Pensé durante días la mujer que quería grabar en letras. La diseñé, casi perfectamente, bajo un prototipo de misterio, sensualidad, valentía, fortaleza, belleza y humildad. Me dediqué fervientemente a diferenciarla, de entre todas, como la más valiosa. Y no me di cuenta por un momento, que no necesitaba encontrar una mujer, porque la vida no nos creó para separarnos en grupos por número de cédula, nombre o cualidad preferida. Fuimos ideadas cada una como parte de una hermosa obra de arte, aún inconclusa y a veces desgastada por los años.
Nosotras las mujeres somos estrellas, y no de esas del cine, tampoco aquellas del cielo. Solo estrellas. Destinadas, a pesar de su lejanía, tamaño y función, a simplemente brillar desde el momento en que nacemos. No me percaté de eso, y en mi absurda búsqueda dejé detrás a esas anónimas, a aquellas mujeres que no conozco. Madres, hijas, hermanas, profesoras, mujeres de todos los olores y colores. Ninguna queda fuera de lo que estoy apunto de explicar.

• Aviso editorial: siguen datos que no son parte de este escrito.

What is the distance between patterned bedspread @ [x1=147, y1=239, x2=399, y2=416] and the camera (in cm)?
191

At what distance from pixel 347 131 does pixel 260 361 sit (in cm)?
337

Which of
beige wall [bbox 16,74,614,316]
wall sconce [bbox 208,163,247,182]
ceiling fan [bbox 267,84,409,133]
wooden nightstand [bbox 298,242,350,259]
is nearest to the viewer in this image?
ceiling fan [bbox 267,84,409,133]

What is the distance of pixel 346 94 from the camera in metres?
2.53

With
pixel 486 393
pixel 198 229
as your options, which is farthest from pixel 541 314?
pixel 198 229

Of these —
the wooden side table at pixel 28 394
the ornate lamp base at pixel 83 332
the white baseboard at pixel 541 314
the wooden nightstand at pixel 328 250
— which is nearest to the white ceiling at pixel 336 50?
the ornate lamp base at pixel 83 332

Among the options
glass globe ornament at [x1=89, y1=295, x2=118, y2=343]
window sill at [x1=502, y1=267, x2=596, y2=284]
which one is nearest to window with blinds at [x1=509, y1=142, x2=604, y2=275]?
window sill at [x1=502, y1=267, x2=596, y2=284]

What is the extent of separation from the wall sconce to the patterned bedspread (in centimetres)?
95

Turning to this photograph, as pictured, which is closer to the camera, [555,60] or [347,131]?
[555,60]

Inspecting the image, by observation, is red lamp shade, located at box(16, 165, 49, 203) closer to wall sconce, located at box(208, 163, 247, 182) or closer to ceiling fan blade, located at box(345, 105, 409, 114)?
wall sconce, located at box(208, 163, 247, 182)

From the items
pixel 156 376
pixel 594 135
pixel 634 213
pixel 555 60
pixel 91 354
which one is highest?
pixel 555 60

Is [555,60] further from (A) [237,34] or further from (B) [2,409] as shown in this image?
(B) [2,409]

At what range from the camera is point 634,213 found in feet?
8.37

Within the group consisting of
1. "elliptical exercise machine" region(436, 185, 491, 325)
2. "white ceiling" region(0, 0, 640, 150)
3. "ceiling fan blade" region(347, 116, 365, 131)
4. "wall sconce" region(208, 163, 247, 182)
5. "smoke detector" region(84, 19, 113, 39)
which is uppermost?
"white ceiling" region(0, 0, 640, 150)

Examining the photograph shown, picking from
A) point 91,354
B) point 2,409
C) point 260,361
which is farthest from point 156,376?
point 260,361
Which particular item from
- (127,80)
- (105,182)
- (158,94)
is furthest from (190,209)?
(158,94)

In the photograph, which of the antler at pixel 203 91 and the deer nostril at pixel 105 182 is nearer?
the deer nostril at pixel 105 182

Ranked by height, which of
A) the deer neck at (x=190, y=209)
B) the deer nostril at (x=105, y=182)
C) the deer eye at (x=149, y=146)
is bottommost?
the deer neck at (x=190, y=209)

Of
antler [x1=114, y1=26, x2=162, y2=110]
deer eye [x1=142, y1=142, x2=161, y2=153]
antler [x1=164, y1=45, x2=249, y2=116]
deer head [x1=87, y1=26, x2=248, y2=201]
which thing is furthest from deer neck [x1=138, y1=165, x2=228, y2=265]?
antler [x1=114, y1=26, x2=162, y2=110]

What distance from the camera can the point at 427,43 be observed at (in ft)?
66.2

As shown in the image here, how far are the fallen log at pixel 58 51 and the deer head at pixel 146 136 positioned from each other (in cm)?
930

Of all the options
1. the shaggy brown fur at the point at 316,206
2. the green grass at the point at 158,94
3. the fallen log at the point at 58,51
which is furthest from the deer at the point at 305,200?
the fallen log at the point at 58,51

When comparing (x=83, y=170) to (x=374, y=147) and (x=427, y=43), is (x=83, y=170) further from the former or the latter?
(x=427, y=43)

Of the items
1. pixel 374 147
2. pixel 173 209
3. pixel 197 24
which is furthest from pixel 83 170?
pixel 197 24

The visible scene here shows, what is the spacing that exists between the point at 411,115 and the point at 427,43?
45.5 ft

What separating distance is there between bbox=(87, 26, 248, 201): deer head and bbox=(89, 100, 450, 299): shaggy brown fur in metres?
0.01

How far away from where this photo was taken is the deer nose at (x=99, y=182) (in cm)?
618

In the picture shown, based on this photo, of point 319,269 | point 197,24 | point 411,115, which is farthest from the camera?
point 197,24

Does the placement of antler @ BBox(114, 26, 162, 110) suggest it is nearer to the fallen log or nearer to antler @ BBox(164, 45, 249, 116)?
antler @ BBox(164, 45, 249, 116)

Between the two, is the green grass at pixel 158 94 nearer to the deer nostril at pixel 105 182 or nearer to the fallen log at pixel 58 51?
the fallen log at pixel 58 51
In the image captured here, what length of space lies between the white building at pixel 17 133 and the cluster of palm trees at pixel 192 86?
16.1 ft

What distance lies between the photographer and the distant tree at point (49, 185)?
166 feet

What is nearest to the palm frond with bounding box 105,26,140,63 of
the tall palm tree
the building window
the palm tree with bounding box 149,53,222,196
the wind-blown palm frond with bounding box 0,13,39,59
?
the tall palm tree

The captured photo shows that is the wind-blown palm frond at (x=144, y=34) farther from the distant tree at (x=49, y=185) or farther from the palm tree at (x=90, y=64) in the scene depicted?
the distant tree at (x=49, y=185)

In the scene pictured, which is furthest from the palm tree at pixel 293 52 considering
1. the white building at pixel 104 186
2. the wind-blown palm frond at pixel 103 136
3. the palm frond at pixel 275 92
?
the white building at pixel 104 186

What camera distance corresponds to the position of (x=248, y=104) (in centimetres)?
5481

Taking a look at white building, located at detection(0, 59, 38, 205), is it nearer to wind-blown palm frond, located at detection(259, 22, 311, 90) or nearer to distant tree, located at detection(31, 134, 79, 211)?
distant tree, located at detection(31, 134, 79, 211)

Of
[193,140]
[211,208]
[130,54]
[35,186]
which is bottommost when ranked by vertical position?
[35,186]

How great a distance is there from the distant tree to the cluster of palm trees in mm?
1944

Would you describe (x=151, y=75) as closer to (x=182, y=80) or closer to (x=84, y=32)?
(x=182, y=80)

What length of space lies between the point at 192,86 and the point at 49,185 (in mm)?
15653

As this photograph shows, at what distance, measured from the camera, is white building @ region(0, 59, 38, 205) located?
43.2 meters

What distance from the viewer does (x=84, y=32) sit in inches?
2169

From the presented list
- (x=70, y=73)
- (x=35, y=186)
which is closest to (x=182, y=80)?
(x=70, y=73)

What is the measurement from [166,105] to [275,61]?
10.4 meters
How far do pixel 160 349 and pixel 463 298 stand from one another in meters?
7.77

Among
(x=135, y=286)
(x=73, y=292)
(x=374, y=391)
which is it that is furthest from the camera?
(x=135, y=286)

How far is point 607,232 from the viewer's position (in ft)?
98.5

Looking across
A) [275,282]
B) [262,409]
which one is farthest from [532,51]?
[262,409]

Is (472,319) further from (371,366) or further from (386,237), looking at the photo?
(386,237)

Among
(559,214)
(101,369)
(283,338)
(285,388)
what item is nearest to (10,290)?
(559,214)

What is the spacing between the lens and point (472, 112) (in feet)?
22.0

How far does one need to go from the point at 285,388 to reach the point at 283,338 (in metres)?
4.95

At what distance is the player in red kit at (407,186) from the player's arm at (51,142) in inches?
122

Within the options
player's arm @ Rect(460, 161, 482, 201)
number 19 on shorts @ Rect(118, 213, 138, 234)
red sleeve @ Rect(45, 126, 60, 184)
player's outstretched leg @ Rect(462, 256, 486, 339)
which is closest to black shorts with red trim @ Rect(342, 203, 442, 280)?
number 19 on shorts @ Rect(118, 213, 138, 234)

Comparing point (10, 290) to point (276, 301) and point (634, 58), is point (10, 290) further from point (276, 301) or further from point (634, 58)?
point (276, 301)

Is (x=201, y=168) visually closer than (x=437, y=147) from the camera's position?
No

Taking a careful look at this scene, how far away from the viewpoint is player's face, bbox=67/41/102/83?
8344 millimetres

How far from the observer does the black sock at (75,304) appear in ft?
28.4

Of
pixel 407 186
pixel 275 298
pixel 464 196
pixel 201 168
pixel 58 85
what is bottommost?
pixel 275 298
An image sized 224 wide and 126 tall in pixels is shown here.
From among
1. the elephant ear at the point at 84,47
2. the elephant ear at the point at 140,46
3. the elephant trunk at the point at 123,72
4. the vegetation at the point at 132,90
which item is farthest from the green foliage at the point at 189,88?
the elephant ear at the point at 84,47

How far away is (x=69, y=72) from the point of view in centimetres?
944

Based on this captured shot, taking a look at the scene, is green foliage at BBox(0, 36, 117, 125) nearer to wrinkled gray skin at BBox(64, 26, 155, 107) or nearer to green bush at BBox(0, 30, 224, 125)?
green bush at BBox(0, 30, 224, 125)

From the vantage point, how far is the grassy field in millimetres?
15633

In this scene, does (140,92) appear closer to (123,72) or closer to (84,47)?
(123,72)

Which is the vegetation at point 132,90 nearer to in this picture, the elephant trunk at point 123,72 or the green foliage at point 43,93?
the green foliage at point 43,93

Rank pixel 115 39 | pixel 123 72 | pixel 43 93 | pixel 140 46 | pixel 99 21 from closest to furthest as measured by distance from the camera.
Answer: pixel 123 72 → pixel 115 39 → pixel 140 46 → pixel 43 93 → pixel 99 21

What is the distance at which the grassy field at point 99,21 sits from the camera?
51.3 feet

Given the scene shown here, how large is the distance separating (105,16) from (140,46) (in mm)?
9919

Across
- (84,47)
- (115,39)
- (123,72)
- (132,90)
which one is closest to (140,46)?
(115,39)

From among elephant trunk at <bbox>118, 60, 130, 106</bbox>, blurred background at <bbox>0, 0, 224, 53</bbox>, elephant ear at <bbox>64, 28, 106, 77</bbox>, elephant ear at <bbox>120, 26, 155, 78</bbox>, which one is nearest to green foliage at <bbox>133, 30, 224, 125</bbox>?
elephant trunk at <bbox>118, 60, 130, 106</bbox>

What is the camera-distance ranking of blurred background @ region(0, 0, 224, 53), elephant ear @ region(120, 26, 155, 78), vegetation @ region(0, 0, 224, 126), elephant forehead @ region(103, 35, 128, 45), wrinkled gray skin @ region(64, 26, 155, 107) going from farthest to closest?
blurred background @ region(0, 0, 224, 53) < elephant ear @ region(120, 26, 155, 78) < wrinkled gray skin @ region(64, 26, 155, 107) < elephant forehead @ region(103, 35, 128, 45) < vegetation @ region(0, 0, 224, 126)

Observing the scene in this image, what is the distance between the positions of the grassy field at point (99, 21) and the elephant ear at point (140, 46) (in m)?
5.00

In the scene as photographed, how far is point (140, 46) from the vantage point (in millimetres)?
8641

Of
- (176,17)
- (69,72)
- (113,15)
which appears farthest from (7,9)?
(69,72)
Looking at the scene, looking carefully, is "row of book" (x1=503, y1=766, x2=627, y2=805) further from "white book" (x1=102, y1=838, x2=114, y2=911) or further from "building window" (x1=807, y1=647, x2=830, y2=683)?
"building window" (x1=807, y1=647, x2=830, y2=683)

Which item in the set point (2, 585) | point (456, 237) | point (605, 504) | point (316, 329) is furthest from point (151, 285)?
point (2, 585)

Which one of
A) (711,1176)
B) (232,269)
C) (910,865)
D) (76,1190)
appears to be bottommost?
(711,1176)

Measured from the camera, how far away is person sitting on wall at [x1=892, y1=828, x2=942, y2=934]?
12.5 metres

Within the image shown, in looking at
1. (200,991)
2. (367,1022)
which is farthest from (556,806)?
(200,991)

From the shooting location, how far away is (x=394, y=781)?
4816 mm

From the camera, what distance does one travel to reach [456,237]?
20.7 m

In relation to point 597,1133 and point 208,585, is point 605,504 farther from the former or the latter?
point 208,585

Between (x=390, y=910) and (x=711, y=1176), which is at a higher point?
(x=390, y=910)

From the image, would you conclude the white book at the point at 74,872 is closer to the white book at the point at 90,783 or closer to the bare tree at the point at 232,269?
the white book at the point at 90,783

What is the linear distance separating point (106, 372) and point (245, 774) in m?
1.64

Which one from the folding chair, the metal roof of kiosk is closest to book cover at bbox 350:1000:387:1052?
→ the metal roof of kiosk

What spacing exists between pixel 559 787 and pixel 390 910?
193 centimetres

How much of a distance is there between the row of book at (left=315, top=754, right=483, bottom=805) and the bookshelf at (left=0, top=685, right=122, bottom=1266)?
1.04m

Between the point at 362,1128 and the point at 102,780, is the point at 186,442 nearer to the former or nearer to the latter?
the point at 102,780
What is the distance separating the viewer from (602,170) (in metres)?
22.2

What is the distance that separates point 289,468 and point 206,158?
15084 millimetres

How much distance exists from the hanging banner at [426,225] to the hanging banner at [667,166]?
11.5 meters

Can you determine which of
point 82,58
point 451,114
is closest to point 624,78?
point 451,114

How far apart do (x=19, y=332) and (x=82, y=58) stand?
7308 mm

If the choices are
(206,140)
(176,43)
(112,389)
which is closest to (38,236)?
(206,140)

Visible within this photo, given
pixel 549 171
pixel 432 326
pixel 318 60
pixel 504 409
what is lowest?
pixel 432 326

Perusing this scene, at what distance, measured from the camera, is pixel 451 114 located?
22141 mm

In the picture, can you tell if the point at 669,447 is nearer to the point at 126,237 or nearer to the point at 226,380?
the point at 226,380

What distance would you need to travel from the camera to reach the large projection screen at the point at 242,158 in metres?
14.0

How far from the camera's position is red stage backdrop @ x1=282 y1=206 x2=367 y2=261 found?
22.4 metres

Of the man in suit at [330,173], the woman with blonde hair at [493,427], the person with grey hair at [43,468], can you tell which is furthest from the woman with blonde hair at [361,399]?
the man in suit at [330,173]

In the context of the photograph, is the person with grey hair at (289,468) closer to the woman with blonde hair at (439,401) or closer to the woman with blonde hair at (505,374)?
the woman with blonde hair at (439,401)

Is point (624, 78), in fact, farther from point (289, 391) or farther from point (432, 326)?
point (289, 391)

Se dice que nacimos de la costilla de un hombre, del barro y de la mano creadora. Se desconoce (y esto solo yo lo sé) que las mujeres no nacemos de esto. Nacemos del trabajo, de la poesía hecha vida, de la bondad. Nosotras marcamos el rumbo de la humanidad, con nuestras entrañas tallamos seres vivos, es nuestro el deber de esculpir sabiamente la semilla, futuro de esta creación. Dentro de nosotras existe tal luz, que muchas veces se esconde, tímida, por miedo a ser herida u opacada. Con corazón de poeta, manos de hormiga obrera, ojos esfera y vientre-planeta, venimos a este mundo a crear, criar y cuidar nuestro divino legado infinito.
Desnudas, mostrando nuestras colinas y caminos curveados, somos felices. Somos seres sencillos, nuestros pasos son melodías y silencios dentro de la partitura de Dios.
Como criaturas fantásticas, nos salen alas tornasoles de mariposa cuando queremos volar. Nuestras manos son olas de viento y fuego que nadan entre las ideas, y vuelven arte lo que tocan. Somos musas naturales, operadas o arrugadas por el tiempo. Nos mantenemos en una condición humana y sutil de belleza, y, a veces con miedo, nos entregamos al amor y a los sentidos.
No sentimos miedo de defender a nuestros hijos cuando algo los hiere. No nos tiembla la mano al reprenderlos cuando algo está mal. Sin embargo, sentimos terror de defendernos a nosotras mismas. Como parte de nuestra educación creemos que no somos suficientes, nos buscamos errores unas a otras, y olvidamos nuestra divinidad.
Nos golpeamos una y otra vez contra las mismas piedras para hacernos más fuertes. No nos damos cuenta, en nuestra ingenuidad, de quien quiere cortarnos las alas, y de vez en cuando, y conociendo algunos casos por mi misma, nos autodestruimos. Con el tiempo a muchas de nosotras se nos recortan las alas, como producto de una inseguridad que está cercana de representarnos hoy en día. ¿Por qué somos, como dijo una vez un sabio, esclavas de la humanidad, si de nosotras depende la existencia de la misma? Y es que nos hemos descuidado tanto con el tiempo…
Somos flores, estrellas y asteroides. Somos planetas, constelaciones y televisores. Lo somos todo, y para todo somos. Es nuestro el poder que hace girar al mundo, nos pertenece el delicado secreto, oculto con tanto recelo, de la vida. Por eso, esta vez, no quiero hablar de una mujer. No sería suficiente descubrir, de entre todas, a solo una. Somos todas merecedoras de ser inspiración, y a través de mis letras, brindo honores a cada una de las que, sin importar su dedicación, su edad o su orientación sexual, son flores, estrellas, vientres-planetas y corazones poetas.